The solenoid is the electrical center of the car. Battery, alternator and starter all connect right there. Make sure that connection is clean and tight, not burned. When you attempt to start, make sure the security light on the IP Cluster is not flashing. When you turn the key to the start position, do you hear a click in the passenger footwell? Have you pulled your codes?
Cro-magnon beating of the starter That made my day!
Manual or Auto car???????? I agree.
There are a significant number of things to check before you REPLACE a starter.
Ive owned a C5 since late 97 and worked on hundered of C5 and have NEVER seen a truely BAD starter motor.
Ive seen numerous bad solenoids and countless numbers of bad connections/improperly wired starters and burnt up connections on the starter solenoids but, ZERO bad starter motors. Im sure that there have been some on very high mileage C5. There pretty bullet proof.
The point Im trying to make is,,,figure out what is really wrong before you start with the BIG things. It might be something as simple as a loose battery cable or bad connection on the solenoid.
I have a schematic of the starting circuit at home (at work right now) and if no one post it before then, I will post it for you.
sorry, little OT, but does anyone have a wiring diagram for the starter/soleniod? I see the diagram posted in this thread, but it isn't really giving me what I think I need.
I am trying to figure out which wires go on the larger lugs of the soleniod. one side has a braided wire on it that goes into the starter. the other side does not. the side without the braided wire gets the larger red cable. the large black cable is block ground along with a smaller wire.
I know the smaller ring terminaly goes to the small lug on the soleniod.
then I have 2 wires that appear to have fuseable links. both start out as red, one larger than the other. the smaller one turns to a black wire after the fuseable link. the larger red wire turns to more of an orange color after the link. just trying to figure out which lugs these 2 wires go on. I have searched, but nothing is coming up that is this specific.
from the schematic above it looks like the lug with the large red wire from the battery gets an additional wire and so then the other lug with the braided wire going into the starter gets the other wire. just not sure which goes where.
any help is appreciated
Last edited by TRBO VNM; Sep 24, 2009 at 11:38 AM.

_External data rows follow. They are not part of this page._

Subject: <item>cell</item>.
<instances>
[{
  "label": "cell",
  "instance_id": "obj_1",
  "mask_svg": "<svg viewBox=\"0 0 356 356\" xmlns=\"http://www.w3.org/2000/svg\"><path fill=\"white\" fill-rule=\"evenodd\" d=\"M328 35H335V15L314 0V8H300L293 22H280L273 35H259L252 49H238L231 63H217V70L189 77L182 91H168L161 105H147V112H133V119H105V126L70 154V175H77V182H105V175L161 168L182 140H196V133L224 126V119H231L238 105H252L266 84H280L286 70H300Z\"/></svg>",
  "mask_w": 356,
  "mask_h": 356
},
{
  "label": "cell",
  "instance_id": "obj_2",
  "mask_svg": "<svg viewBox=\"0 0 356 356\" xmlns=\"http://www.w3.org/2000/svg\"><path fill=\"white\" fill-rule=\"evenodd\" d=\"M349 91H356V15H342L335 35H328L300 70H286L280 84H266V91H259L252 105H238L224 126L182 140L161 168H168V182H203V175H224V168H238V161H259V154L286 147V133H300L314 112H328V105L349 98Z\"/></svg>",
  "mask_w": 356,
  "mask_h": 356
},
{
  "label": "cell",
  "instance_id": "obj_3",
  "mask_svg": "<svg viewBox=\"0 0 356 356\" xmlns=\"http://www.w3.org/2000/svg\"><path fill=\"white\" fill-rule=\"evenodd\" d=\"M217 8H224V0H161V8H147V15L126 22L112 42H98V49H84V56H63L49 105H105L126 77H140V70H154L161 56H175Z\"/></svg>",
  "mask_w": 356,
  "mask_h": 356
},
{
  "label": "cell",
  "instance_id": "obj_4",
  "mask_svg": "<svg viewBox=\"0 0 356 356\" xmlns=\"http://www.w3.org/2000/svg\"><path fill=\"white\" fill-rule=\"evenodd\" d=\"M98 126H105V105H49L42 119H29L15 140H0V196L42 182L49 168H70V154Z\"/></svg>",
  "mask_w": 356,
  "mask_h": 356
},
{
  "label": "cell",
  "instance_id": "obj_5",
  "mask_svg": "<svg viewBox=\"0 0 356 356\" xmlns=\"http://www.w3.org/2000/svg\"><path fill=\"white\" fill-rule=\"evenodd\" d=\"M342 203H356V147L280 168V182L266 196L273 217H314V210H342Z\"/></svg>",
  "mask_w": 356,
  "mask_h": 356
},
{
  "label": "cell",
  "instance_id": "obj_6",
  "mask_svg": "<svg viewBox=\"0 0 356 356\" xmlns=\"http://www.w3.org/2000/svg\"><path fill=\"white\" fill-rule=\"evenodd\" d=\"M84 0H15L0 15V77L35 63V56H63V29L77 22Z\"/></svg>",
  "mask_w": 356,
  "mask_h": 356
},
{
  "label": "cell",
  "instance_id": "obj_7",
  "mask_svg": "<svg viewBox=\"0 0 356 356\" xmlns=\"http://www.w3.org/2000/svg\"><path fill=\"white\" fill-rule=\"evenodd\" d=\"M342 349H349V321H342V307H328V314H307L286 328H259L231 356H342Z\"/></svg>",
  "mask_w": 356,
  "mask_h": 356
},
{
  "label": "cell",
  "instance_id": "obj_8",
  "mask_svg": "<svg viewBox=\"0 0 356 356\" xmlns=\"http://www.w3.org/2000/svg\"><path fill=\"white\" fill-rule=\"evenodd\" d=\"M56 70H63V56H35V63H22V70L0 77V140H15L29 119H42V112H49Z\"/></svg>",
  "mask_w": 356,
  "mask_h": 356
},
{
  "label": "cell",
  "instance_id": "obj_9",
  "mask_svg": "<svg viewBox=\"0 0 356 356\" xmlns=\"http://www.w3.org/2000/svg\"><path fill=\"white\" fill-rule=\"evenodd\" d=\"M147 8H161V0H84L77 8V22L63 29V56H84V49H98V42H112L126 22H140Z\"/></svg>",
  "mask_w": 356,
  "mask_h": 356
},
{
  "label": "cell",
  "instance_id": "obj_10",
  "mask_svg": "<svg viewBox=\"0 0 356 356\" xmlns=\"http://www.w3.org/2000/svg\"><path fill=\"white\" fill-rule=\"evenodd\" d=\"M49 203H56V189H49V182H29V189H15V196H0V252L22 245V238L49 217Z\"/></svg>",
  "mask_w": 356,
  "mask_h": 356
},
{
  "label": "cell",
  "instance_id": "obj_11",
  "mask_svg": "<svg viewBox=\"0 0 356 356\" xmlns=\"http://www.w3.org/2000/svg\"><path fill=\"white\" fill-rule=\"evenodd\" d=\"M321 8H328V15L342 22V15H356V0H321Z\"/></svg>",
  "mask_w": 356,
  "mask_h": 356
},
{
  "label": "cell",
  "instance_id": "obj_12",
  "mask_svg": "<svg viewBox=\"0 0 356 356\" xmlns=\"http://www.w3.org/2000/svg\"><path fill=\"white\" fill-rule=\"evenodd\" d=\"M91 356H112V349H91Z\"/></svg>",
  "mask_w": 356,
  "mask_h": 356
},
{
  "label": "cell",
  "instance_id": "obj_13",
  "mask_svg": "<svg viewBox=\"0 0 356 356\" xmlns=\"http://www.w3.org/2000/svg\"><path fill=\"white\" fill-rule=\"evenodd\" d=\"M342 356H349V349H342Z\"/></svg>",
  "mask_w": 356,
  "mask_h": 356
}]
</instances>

Bill has some great close-up pictures of the solenoid connections for you in the electrical sticky above. Do not forget that if the battery is connected above, the solenoid connections are electrically HOT! You can and will, weld your wrench to the frame, motor or whatever it touchs and possibly explode the battery. So please disconnect your battery's negative terminal first before working on things down there.

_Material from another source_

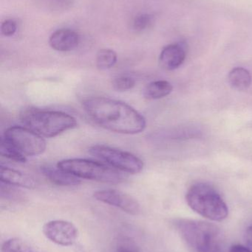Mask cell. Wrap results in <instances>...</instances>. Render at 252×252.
Returning <instances> with one entry per match:
<instances>
[{"label":"cell","mask_w":252,"mask_h":252,"mask_svg":"<svg viewBox=\"0 0 252 252\" xmlns=\"http://www.w3.org/2000/svg\"><path fill=\"white\" fill-rule=\"evenodd\" d=\"M247 234H248L249 238L252 241V226L249 228L248 230H247Z\"/></svg>","instance_id":"24"},{"label":"cell","mask_w":252,"mask_h":252,"mask_svg":"<svg viewBox=\"0 0 252 252\" xmlns=\"http://www.w3.org/2000/svg\"><path fill=\"white\" fill-rule=\"evenodd\" d=\"M0 180L1 183L10 186L20 187L27 189L36 188L34 179L14 169L1 166L0 167Z\"/></svg>","instance_id":"13"},{"label":"cell","mask_w":252,"mask_h":252,"mask_svg":"<svg viewBox=\"0 0 252 252\" xmlns=\"http://www.w3.org/2000/svg\"><path fill=\"white\" fill-rule=\"evenodd\" d=\"M0 155L16 162L24 163L27 161L26 157L22 155L4 137H1V142H0Z\"/></svg>","instance_id":"17"},{"label":"cell","mask_w":252,"mask_h":252,"mask_svg":"<svg viewBox=\"0 0 252 252\" xmlns=\"http://www.w3.org/2000/svg\"><path fill=\"white\" fill-rule=\"evenodd\" d=\"M89 152L93 157L124 173L137 174L144 168L143 161L134 154L108 145H94L89 149Z\"/></svg>","instance_id":"6"},{"label":"cell","mask_w":252,"mask_h":252,"mask_svg":"<svg viewBox=\"0 0 252 252\" xmlns=\"http://www.w3.org/2000/svg\"><path fill=\"white\" fill-rule=\"evenodd\" d=\"M187 53L186 43H176L166 46L159 56L160 66L166 70H174L181 66Z\"/></svg>","instance_id":"10"},{"label":"cell","mask_w":252,"mask_h":252,"mask_svg":"<svg viewBox=\"0 0 252 252\" xmlns=\"http://www.w3.org/2000/svg\"><path fill=\"white\" fill-rule=\"evenodd\" d=\"M229 85L238 91H245L250 88L252 84L250 72L245 68H234L228 76Z\"/></svg>","instance_id":"14"},{"label":"cell","mask_w":252,"mask_h":252,"mask_svg":"<svg viewBox=\"0 0 252 252\" xmlns=\"http://www.w3.org/2000/svg\"></svg>","instance_id":"26"},{"label":"cell","mask_w":252,"mask_h":252,"mask_svg":"<svg viewBox=\"0 0 252 252\" xmlns=\"http://www.w3.org/2000/svg\"><path fill=\"white\" fill-rule=\"evenodd\" d=\"M175 225L181 238L193 251L224 252V236L216 225L189 219L176 220Z\"/></svg>","instance_id":"2"},{"label":"cell","mask_w":252,"mask_h":252,"mask_svg":"<svg viewBox=\"0 0 252 252\" xmlns=\"http://www.w3.org/2000/svg\"><path fill=\"white\" fill-rule=\"evenodd\" d=\"M79 44V35L71 29H59L53 32L49 38V44L53 50L69 52L76 48Z\"/></svg>","instance_id":"11"},{"label":"cell","mask_w":252,"mask_h":252,"mask_svg":"<svg viewBox=\"0 0 252 252\" xmlns=\"http://www.w3.org/2000/svg\"><path fill=\"white\" fill-rule=\"evenodd\" d=\"M57 166L79 179L114 185L121 183L124 180V176L115 168L84 158L62 160L58 162Z\"/></svg>","instance_id":"5"},{"label":"cell","mask_w":252,"mask_h":252,"mask_svg":"<svg viewBox=\"0 0 252 252\" xmlns=\"http://www.w3.org/2000/svg\"><path fill=\"white\" fill-rule=\"evenodd\" d=\"M118 252H132L130 251V250H127V249L120 248L119 250H118Z\"/></svg>","instance_id":"25"},{"label":"cell","mask_w":252,"mask_h":252,"mask_svg":"<svg viewBox=\"0 0 252 252\" xmlns=\"http://www.w3.org/2000/svg\"><path fill=\"white\" fill-rule=\"evenodd\" d=\"M229 252H252V251L250 249L247 248L244 246L235 245L229 250Z\"/></svg>","instance_id":"23"},{"label":"cell","mask_w":252,"mask_h":252,"mask_svg":"<svg viewBox=\"0 0 252 252\" xmlns=\"http://www.w3.org/2000/svg\"><path fill=\"white\" fill-rule=\"evenodd\" d=\"M1 197H4L5 198H8L13 201H20L23 200V196L19 193L16 189H12L6 186L5 188L1 186Z\"/></svg>","instance_id":"22"},{"label":"cell","mask_w":252,"mask_h":252,"mask_svg":"<svg viewBox=\"0 0 252 252\" xmlns=\"http://www.w3.org/2000/svg\"><path fill=\"white\" fill-rule=\"evenodd\" d=\"M173 85L167 81L149 83L144 90V96L148 100H158L167 97L173 91Z\"/></svg>","instance_id":"15"},{"label":"cell","mask_w":252,"mask_h":252,"mask_svg":"<svg viewBox=\"0 0 252 252\" xmlns=\"http://www.w3.org/2000/svg\"><path fill=\"white\" fill-rule=\"evenodd\" d=\"M22 123L42 137L52 138L76 127V120L59 111H25L22 115Z\"/></svg>","instance_id":"4"},{"label":"cell","mask_w":252,"mask_h":252,"mask_svg":"<svg viewBox=\"0 0 252 252\" xmlns=\"http://www.w3.org/2000/svg\"><path fill=\"white\" fill-rule=\"evenodd\" d=\"M43 175L52 183L62 187L76 186L81 183L79 178L61 169L57 165L41 167Z\"/></svg>","instance_id":"12"},{"label":"cell","mask_w":252,"mask_h":252,"mask_svg":"<svg viewBox=\"0 0 252 252\" xmlns=\"http://www.w3.org/2000/svg\"><path fill=\"white\" fill-rule=\"evenodd\" d=\"M93 197L97 201L119 208L132 216H138L141 212L140 204L136 199L121 191L102 189L94 192Z\"/></svg>","instance_id":"9"},{"label":"cell","mask_w":252,"mask_h":252,"mask_svg":"<svg viewBox=\"0 0 252 252\" xmlns=\"http://www.w3.org/2000/svg\"><path fill=\"white\" fill-rule=\"evenodd\" d=\"M3 137L25 157L42 154L47 146L42 136L28 127L11 126L6 129Z\"/></svg>","instance_id":"7"},{"label":"cell","mask_w":252,"mask_h":252,"mask_svg":"<svg viewBox=\"0 0 252 252\" xmlns=\"http://www.w3.org/2000/svg\"><path fill=\"white\" fill-rule=\"evenodd\" d=\"M117 54L111 49H102L96 56V66L101 70H106L115 66Z\"/></svg>","instance_id":"16"},{"label":"cell","mask_w":252,"mask_h":252,"mask_svg":"<svg viewBox=\"0 0 252 252\" xmlns=\"http://www.w3.org/2000/svg\"><path fill=\"white\" fill-rule=\"evenodd\" d=\"M154 16L151 14H140L133 21V29L136 31H143L149 28L153 24Z\"/></svg>","instance_id":"20"},{"label":"cell","mask_w":252,"mask_h":252,"mask_svg":"<svg viewBox=\"0 0 252 252\" xmlns=\"http://www.w3.org/2000/svg\"><path fill=\"white\" fill-rule=\"evenodd\" d=\"M83 107L89 117L101 127L122 134H136L146 127V120L130 105L104 97L86 99Z\"/></svg>","instance_id":"1"},{"label":"cell","mask_w":252,"mask_h":252,"mask_svg":"<svg viewBox=\"0 0 252 252\" xmlns=\"http://www.w3.org/2000/svg\"><path fill=\"white\" fill-rule=\"evenodd\" d=\"M136 80L130 76H121L112 81V87L116 91L126 92L131 90L136 86Z\"/></svg>","instance_id":"19"},{"label":"cell","mask_w":252,"mask_h":252,"mask_svg":"<svg viewBox=\"0 0 252 252\" xmlns=\"http://www.w3.org/2000/svg\"><path fill=\"white\" fill-rule=\"evenodd\" d=\"M16 31H17V23L14 19H6L2 22L0 26V31L4 36H12L16 33Z\"/></svg>","instance_id":"21"},{"label":"cell","mask_w":252,"mask_h":252,"mask_svg":"<svg viewBox=\"0 0 252 252\" xmlns=\"http://www.w3.org/2000/svg\"><path fill=\"white\" fill-rule=\"evenodd\" d=\"M31 247L19 238H11L4 243L1 252H31Z\"/></svg>","instance_id":"18"},{"label":"cell","mask_w":252,"mask_h":252,"mask_svg":"<svg viewBox=\"0 0 252 252\" xmlns=\"http://www.w3.org/2000/svg\"><path fill=\"white\" fill-rule=\"evenodd\" d=\"M186 200L192 210L209 220L222 221L229 214L227 205L220 194L207 184L192 185L186 193Z\"/></svg>","instance_id":"3"},{"label":"cell","mask_w":252,"mask_h":252,"mask_svg":"<svg viewBox=\"0 0 252 252\" xmlns=\"http://www.w3.org/2000/svg\"><path fill=\"white\" fill-rule=\"evenodd\" d=\"M44 236L51 242L62 247H70L76 242L78 229L67 220H56L47 222L42 228Z\"/></svg>","instance_id":"8"}]
</instances>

Bill has some great close-up pictures of the solenoid connections for you in the electrical sticky above. Do not forget that if the battery is connected above, the solenoid connections are electrically HOT! You can and will, weld your wrench to the frame, motor or whatever it touchs and possibly explode the battery. So please disconnect your battery's negative terminal first before working on things down there.
thanks. yeah, battery has been disconnected. I saw one pic in that thread and it appears both fuseable links and the large red go to the same lug. not sure why I thought the other lug had another wire on it.

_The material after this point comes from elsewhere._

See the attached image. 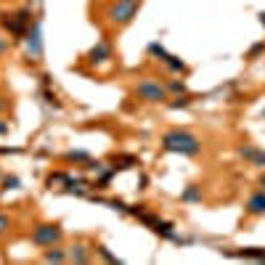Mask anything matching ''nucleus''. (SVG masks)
I'll list each match as a JSON object with an SVG mask.
<instances>
[{"label": "nucleus", "mask_w": 265, "mask_h": 265, "mask_svg": "<svg viewBox=\"0 0 265 265\" xmlns=\"http://www.w3.org/2000/svg\"><path fill=\"white\" fill-rule=\"evenodd\" d=\"M3 109H8V98H0V112H3Z\"/></svg>", "instance_id": "obj_15"}, {"label": "nucleus", "mask_w": 265, "mask_h": 265, "mask_svg": "<svg viewBox=\"0 0 265 265\" xmlns=\"http://www.w3.org/2000/svg\"><path fill=\"white\" fill-rule=\"evenodd\" d=\"M0 122H3V120H0ZM5 133H8V125H0V135H5Z\"/></svg>", "instance_id": "obj_16"}, {"label": "nucleus", "mask_w": 265, "mask_h": 265, "mask_svg": "<svg viewBox=\"0 0 265 265\" xmlns=\"http://www.w3.org/2000/svg\"><path fill=\"white\" fill-rule=\"evenodd\" d=\"M43 260H45V263H50V260H53V263H64V260H67V255H64V252H59V249H53V252H45Z\"/></svg>", "instance_id": "obj_9"}, {"label": "nucleus", "mask_w": 265, "mask_h": 265, "mask_svg": "<svg viewBox=\"0 0 265 265\" xmlns=\"http://www.w3.org/2000/svg\"><path fill=\"white\" fill-rule=\"evenodd\" d=\"M82 249H85V247H82V244H77V247H72V255H69V257L77 260V263H88L90 260V252H82Z\"/></svg>", "instance_id": "obj_8"}, {"label": "nucleus", "mask_w": 265, "mask_h": 265, "mask_svg": "<svg viewBox=\"0 0 265 265\" xmlns=\"http://www.w3.org/2000/svg\"><path fill=\"white\" fill-rule=\"evenodd\" d=\"M112 56V48H109V43H98V48H93L88 53V61L90 64H101L103 59H109Z\"/></svg>", "instance_id": "obj_6"}, {"label": "nucleus", "mask_w": 265, "mask_h": 265, "mask_svg": "<svg viewBox=\"0 0 265 265\" xmlns=\"http://www.w3.org/2000/svg\"><path fill=\"white\" fill-rule=\"evenodd\" d=\"M186 103H189V98H175V101L170 103V106H172V109H178V106H186Z\"/></svg>", "instance_id": "obj_12"}, {"label": "nucleus", "mask_w": 265, "mask_h": 265, "mask_svg": "<svg viewBox=\"0 0 265 265\" xmlns=\"http://www.w3.org/2000/svg\"><path fill=\"white\" fill-rule=\"evenodd\" d=\"M162 148L165 151H178V154H186V157H193V154H199V144L196 135L186 133V130H170L162 135Z\"/></svg>", "instance_id": "obj_1"}, {"label": "nucleus", "mask_w": 265, "mask_h": 265, "mask_svg": "<svg viewBox=\"0 0 265 265\" xmlns=\"http://www.w3.org/2000/svg\"><path fill=\"white\" fill-rule=\"evenodd\" d=\"M61 239H64V231H61V225H56V223H43L32 231V241H35L37 247H53Z\"/></svg>", "instance_id": "obj_4"}, {"label": "nucleus", "mask_w": 265, "mask_h": 265, "mask_svg": "<svg viewBox=\"0 0 265 265\" xmlns=\"http://www.w3.org/2000/svg\"><path fill=\"white\" fill-rule=\"evenodd\" d=\"M183 199H186V202H191V199H196V189H189V191L183 193Z\"/></svg>", "instance_id": "obj_11"}, {"label": "nucleus", "mask_w": 265, "mask_h": 265, "mask_svg": "<svg viewBox=\"0 0 265 265\" xmlns=\"http://www.w3.org/2000/svg\"><path fill=\"white\" fill-rule=\"evenodd\" d=\"M5 225H8V217H5V215H0V234L5 231Z\"/></svg>", "instance_id": "obj_14"}, {"label": "nucleus", "mask_w": 265, "mask_h": 265, "mask_svg": "<svg viewBox=\"0 0 265 265\" xmlns=\"http://www.w3.org/2000/svg\"><path fill=\"white\" fill-rule=\"evenodd\" d=\"M247 212H249V215H263V212H265V191H257L255 196L249 199Z\"/></svg>", "instance_id": "obj_5"}, {"label": "nucleus", "mask_w": 265, "mask_h": 265, "mask_svg": "<svg viewBox=\"0 0 265 265\" xmlns=\"http://www.w3.org/2000/svg\"><path fill=\"white\" fill-rule=\"evenodd\" d=\"M241 157H247L249 162H255V165H265V154L257 151V148H252V146H244L241 148Z\"/></svg>", "instance_id": "obj_7"}, {"label": "nucleus", "mask_w": 265, "mask_h": 265, "mask_svg": "<svg viewBox=\"0 0 265 265\" xmlns=\"http://www.w3.org/2000/svg\"><path fill=\"white\" fill-rule=\"evenodd\" d=\"M260 22H263V24H265V14H260Z\"/></svg>", "instance_id": "obj_17"}, {"label": "nucleus", "mask_w": 265, "mask_h": 265, "mask_svg": "<svg viewBox=\"0 0 265 265\" xmlns=\"http://www.w3.org/2000/svg\"><path fill=\"white\" fill-rule=\"evenodd\" d=\"M8 45H11V43H8V37H3V35H0V56H3L5 50H8Z\"/></svg>", "instance_id": "obj_10"}, {"label": "nucleus", "mask_w": 265, "mask_h": 265, "mask_svg": "<svg viewBox=\"0 0 265 265\" xmlns=\"http://www.w3.org/2000/svg\"><path fill=\"white\" fill-rule=\"evenodd\" d=\"M135 11H138V3H133V0H109V3L103 5V16H106V22L114 24V27L130 24Z\"/></svg>", "instance_id": "obj_2"}, {"label": "nucleus", "mask_w": 265, "mask_h": 265, "mask_svg": "<svg viewBox=\"0 0 265 265\" xmlns=\"http://www.w3.org/2000/svg\"><path fill=\"white\" fill-rule=\"evenodd\" d=\"M170 90H180V93H183V90H186V85H183V82H172V85H170Z\"/></svg>", "instance_id": "obj_13"}, {"label": "nucleus", "mask_w": 265, "mask_h": 265, "mask_svg": "<svg viewBox=\"0 0 265 265\" xmlns=\"http://www.w3.org/2000/svg\"><path fill=\"white\" fill-rule=\"evenodd\" d=\"M133 93L138 96L141 101H146V103H162V101H167V88L159 85L157 80H141L138 85H135Z\"/></svg>", "instance_id": "obj_3"}, {"label": "nucleus", "mask_w": 265, "mask_h": 265, "mask_svg": "<svg viewBox=\"0 0 265 265\" xmlns=\"http://www.w3.org/2000/svg\"><path fill=\"white\" fill-rule=\"evenodd\" d=\"M133 3H138V0H133Z\"/></svg>", "instance_id": "obj_18"}]
</instances>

Your getting a LOT of U series DTC's Disassemble the rubber accordion tubes between each door and disconnect the door connectors and see if there are any changes in the symptoms. If the serial buss is having issues, it can cause the car not to start. Been there!
From: Manchester - Political correctness is tyranny with manners.
I had a battery cable work loose once. It acted the same way. I tightened it in the parking lot, and went on my way. I doubt it was really the starter.